Projects

🧠 Project One: Mapping V1a2 Expression in the Brain

🧠 Project One: Mapping V1a2 Expression in the Brain

This project investigates how expression of the vasopressin receptor V1a2 varies across sex and social status in the brain of Astatotilapia burtoni, a highly social species of cichlid. V1a2 is known to play a role in social behaviors like aggression and reproduction, but how its expression reflects dominant or subordinate status remains unclear. Using immunohistochemistry and stereological analysis, we quantify the number and distribution of V1a2-expressing cells in key brain regions associated with the Social Decision-Making Network (SDMN), including the preoptic area (POA), dorsal telencephalon (Dl), and others. By comparing expression across dominant and subordinate males, we aim to uncover whether V1a2 expression helps encode and maintain social roles in the brain.

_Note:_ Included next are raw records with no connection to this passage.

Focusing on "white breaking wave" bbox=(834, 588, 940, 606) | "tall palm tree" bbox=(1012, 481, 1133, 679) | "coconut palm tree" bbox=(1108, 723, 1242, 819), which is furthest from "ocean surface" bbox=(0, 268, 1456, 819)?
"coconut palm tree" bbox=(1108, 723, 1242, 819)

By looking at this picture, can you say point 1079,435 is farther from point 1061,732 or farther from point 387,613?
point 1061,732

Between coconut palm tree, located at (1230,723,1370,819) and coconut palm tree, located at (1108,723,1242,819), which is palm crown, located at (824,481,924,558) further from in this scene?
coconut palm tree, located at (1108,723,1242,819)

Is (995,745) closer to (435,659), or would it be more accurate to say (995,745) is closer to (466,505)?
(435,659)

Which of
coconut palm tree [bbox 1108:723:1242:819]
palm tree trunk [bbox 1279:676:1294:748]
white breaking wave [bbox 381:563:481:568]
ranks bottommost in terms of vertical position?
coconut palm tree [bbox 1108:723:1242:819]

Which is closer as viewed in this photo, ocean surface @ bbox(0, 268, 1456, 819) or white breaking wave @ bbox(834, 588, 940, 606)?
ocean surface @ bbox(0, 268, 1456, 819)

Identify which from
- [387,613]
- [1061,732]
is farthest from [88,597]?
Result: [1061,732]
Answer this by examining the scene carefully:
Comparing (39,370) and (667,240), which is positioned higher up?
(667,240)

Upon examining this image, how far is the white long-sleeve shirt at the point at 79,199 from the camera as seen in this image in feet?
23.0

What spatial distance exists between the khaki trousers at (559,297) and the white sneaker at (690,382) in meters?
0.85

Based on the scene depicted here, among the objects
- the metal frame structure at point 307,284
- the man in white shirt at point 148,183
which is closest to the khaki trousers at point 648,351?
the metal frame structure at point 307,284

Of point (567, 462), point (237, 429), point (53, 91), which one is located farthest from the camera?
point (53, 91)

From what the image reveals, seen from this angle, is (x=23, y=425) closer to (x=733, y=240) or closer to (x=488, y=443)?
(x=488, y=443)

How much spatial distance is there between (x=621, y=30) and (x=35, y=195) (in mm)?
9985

🧬 Project Two: Disrupting V1a2 to Test Its Role in Social Ascent

🧬 Project Two: Disrupting V1a2 to Test Its Role in Social Ascent

In this experiment, we use CRISPR-Cas9 gene editing to knock out the V1a2 gene and evaluate its functional role in behavioral flexibility—specifically during social ascent, when a subordinate male rises in status following the removal of a dominant competitor. By observing and quantifying behaviors like aggression and courtship in both wild-type and V1a2 knockout males, we test whether disrupting this receptor alters the animal’s ability to respond to social opportunities. This allows us to directly probe how V1a2 contributes to the tradeoff between reproductive and aggressive behaviors, and whether its absence disrupts social decision-making.

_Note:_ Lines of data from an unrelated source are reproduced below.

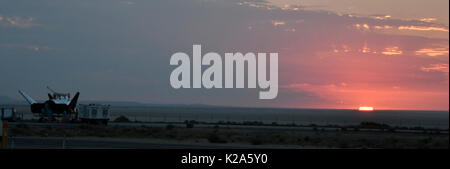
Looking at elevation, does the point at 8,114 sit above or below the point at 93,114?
above

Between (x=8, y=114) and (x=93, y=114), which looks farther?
(x=8, y=114)

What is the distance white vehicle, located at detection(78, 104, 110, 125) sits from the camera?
6431cm

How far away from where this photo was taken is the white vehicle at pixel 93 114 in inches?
2532

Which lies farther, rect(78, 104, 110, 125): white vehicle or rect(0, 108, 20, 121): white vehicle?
rect(0, 108, 20, 121): white vehicle

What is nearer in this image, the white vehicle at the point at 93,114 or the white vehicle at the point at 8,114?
the white vehicle at the point at 93,114

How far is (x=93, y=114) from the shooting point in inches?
2537
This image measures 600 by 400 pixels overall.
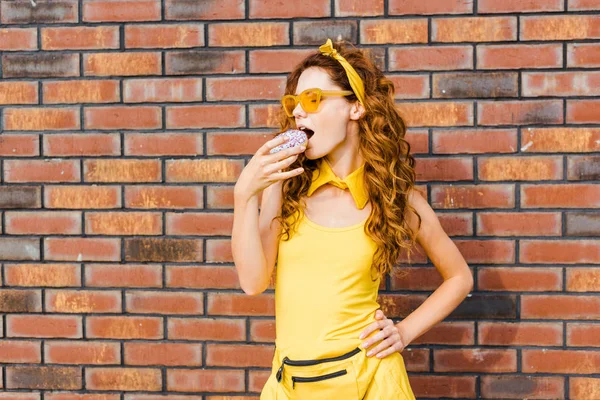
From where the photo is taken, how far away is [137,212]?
3055 mm

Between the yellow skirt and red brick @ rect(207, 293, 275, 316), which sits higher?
red brick @ rect(207, 293, 275, 316)

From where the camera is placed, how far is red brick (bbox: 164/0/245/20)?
2.98 meters

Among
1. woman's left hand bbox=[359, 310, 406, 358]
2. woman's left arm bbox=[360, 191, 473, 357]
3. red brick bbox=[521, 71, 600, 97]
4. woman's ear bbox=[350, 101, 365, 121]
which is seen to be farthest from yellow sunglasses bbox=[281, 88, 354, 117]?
red brick bbox=[521, 71, 600, 97]

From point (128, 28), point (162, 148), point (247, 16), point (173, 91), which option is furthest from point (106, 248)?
point (247, 16)

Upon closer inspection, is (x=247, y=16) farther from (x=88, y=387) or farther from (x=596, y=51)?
(x=88, y=387)

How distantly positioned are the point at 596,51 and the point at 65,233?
2.24m

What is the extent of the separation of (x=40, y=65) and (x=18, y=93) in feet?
0.49

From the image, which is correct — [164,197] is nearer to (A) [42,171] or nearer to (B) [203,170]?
(B) [203,170]

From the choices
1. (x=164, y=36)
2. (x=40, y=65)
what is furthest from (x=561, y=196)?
(x=40, y=65)

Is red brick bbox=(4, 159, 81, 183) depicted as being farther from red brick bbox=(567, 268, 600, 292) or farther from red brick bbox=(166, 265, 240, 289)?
red brick bbox=(567, 268, 600, 292)

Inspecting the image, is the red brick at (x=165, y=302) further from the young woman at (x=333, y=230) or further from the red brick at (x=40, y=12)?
the red brick at (x=40, y=12)

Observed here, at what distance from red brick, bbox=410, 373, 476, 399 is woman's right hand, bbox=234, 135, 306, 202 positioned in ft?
4.03

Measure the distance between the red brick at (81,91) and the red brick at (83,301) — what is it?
2.59 ft

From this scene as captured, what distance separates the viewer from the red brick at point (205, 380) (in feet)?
10.0
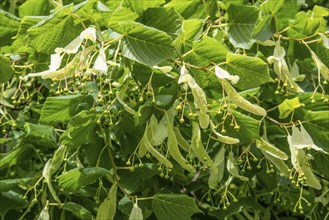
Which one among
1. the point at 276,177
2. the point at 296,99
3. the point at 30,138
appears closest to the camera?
the point at 296,99

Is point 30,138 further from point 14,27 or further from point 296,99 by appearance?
point 296,99

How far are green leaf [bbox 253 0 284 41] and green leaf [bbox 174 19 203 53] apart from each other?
204mm

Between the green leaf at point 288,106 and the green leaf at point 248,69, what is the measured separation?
14cm

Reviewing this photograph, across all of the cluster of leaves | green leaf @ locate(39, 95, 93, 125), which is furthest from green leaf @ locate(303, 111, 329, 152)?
green leaf @ locate(39, 95, 93, 125)

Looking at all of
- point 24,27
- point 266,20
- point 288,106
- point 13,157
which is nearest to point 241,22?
point 266,20

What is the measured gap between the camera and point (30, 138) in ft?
4.46

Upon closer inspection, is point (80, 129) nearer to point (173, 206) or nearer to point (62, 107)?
point (62, 107)

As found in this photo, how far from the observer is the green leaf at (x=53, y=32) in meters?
1.07

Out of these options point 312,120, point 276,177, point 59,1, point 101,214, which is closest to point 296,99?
point 312,120

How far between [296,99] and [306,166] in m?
0.14

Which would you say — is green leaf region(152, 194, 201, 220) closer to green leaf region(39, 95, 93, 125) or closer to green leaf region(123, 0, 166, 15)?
green leaf region(39, 95, 93, 125)

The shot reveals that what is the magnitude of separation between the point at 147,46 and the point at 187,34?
13cm

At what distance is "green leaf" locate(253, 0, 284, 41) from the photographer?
4.38 ft

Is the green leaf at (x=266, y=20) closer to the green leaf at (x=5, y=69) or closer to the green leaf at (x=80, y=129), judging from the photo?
the green leaf at (x=80, y=129)
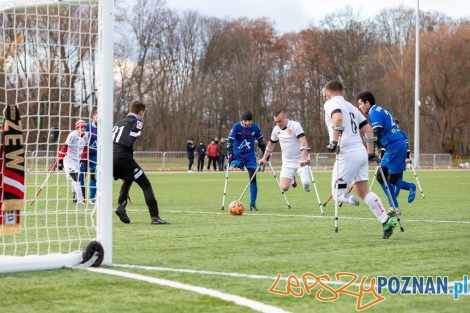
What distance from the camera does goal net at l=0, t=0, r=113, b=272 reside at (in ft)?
26.5

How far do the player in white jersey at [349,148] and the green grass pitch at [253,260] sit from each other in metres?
0.56

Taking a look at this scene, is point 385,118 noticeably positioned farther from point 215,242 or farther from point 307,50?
point 307,50

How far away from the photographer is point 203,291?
6.59m

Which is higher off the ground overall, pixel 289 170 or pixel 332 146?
pixel 332 146

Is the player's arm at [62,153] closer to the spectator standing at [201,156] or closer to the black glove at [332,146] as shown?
the black glove at [332,146]

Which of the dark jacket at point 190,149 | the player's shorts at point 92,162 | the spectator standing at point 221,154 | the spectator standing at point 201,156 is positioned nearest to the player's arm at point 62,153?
the player's shorts at point 92,162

🧪Project Three: Transcriptomic Insights from V1a2 Knockout Brains

🧪Project Three: Transcriptomic Insights from V1a2 Knockout Brains

CRISPR-based knockout of V1a2 doesn’t just alter behavior—it likely causes widespread changes in gene expression across the brain. In this project, we use 3’Tag-Seq, a transcriptomic profiling technique, to measure how gene expression patterns in the preoptic area (POA) are altered in V1a2 mutants. By comparing mutants and controls across different social states (dominant, subordinate, ascending), we explore whether the brain engages compensatory mechanisms—for instance, upregulating other nonapeptide receptors—to maintain functional behavior. This analysis will also reveal gene networks and pathways that are sensitive to V1a2 disruption, allowing us to build a systems-level view of how a single receptor can influence brain-wide expression and social behavior.